# TEKS SUMBER
Lensa Bola – Perjalanan Ruben Amorim bersama dengan Manchester United hingga kini masih jauh dari kata mulus. Sejak resmi ditunjuk sebagai manager pada November 2024, ia datang dengan membawa harapan besar. Publik Old Trafford berharap, sang pelatih asal Portugal dapat menjadi sosok yang sanggup mengembalikan kejayaan klub yang sudah lama meredup.

Namun, kenyataan di lapangan berbicara lain. Rangkaian hasil mengecewakan membuat perjalanan Amorim dipenuhi keraguan dan kritik tajam dari berbagai arah. Meski begitu, di tengah badai hujatan, ada sejumlah tanda positif yang bisa dijadikan fondasi untuk kebangkitan tim di masa mendatang.

Kekalahan terbaru dari Brentford di pekan ke-6 menjadi pukulan yang amat telak. Manchester United kalah dengan skor 1-3, dan kekalahan itu kembali mempertegas betapa sulitnya mereka meraih konsistensi. Para penggemar tentu geram, sebab hasil buruk tersebut membuat tim kembali terjebak di papan tengah klasmen.

Sejauh ini, Amorim telah memimpin United dalam 49 pertandingan di semua kompetisi. Hasilnya, Setan Merah hanya mampu meraih 19 kemenangan, kalah 21 kali, dan sisanya 9 pertandingan berakhir imbang. Angka ini jelas jauh dari standar klub sebesar United, apalagi bila melihat torehan di Premier League.

# DATA BARIS
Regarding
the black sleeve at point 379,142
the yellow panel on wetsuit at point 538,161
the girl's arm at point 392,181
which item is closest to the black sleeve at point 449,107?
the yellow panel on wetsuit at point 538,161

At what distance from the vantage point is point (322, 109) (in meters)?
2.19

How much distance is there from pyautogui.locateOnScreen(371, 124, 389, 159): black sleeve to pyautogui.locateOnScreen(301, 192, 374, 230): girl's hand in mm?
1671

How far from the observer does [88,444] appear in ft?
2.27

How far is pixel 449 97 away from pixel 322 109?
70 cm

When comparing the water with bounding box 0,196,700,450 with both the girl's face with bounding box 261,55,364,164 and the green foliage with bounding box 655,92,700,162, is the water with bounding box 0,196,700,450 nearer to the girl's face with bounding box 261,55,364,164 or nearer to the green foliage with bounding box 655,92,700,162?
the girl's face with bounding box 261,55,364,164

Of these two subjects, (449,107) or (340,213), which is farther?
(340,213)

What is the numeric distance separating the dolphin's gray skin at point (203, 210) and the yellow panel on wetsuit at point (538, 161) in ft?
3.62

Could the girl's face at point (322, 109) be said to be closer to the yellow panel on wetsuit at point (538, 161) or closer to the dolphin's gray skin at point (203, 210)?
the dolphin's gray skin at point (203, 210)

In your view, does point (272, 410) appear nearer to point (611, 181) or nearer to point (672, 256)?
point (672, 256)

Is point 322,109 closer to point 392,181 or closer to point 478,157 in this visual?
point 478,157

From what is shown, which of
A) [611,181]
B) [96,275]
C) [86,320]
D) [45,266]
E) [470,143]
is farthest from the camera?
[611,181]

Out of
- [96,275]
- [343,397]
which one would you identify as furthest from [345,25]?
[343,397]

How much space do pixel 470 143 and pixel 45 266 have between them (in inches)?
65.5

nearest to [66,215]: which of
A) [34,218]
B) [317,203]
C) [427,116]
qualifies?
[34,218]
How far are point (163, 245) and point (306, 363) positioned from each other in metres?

...

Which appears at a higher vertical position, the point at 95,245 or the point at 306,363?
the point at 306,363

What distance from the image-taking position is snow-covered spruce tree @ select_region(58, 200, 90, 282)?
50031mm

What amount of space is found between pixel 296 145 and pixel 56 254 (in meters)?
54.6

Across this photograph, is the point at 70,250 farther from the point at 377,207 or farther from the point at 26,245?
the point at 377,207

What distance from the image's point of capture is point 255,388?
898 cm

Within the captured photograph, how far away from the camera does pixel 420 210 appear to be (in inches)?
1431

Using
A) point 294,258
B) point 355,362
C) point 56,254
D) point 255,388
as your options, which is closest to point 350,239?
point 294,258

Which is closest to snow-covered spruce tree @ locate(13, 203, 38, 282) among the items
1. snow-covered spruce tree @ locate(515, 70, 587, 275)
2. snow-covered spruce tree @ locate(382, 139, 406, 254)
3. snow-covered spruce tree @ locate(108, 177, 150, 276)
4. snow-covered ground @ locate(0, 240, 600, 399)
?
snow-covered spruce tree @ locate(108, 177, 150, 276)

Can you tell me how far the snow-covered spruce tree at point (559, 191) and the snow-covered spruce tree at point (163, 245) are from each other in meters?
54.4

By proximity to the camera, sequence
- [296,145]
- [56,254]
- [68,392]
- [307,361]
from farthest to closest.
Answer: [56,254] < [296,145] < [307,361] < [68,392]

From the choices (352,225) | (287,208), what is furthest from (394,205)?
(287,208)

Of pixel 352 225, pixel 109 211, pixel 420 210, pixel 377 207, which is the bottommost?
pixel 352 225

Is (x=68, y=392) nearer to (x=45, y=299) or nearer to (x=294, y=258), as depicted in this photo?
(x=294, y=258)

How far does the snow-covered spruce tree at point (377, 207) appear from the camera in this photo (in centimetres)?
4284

# TUGAS A
Menurut artikel tentang Ruben Amorim, dengan skor berapa Manchester United kalah dari Brentford di pekan ke-6?
# TUGAS B
Teruskan artikel tentang Ruben Amorim mulai setelah kalimat terakhirnya.
Baris-baris data di atas tidak dipakai untuk tugas ini.

# JAWABAN A
1-3.

# JAWABAN B
Dari 33 pertandingan Liga, United hanya mencatat 9 kemenangan. Catatan buruk itu diperparah dengan fakta bahwa United belum pernah meraih kemenangan secara beruntun di Liga bersama Amorim. Masalah utama yang menghentui United adalah inkonsistensi.

Tim ini sering tampil penuh agresifitas saat menghadapi lawan besar, tetapi kemudian tampil buruk ketika melawan tim yang seharusnya bisa dikalahkan. Contohnya, terlihat jelas ketika United meraih kemenangan penuh semangat melawan Chelsea, tetapi sepekan kemudian justru tumbang dengan cara menyakitkan di tangan Brentford. Pola naik turun seperti ini bukan hanya menghambat perjalanan mereka di klasmen, tetapi juga membuat para supporter frustasi.

Banyak pengamat menyebut bahwa United dibawah Amorim seperti berjalan satu langkah maju, lalu mundur dua langkah. Jika hanya melihat skor akhir dan posisi di klasmen, perjalanan Amorim memang tampak suram. Namun, laporan internal klub menunjukkan narasi berbeda.

Sejumlah data statistik modern menunjukkan adanya tren perbaikan. Expected Goal Team meningkat, jumlah tembakan tepat sasaran bertambah, sementara jumlah tembakan yang dihadapi pertahanan berkurang. Data-data ini menjadi indikasi bahwa struktur permainan United sebenarnya mulai terbentuk.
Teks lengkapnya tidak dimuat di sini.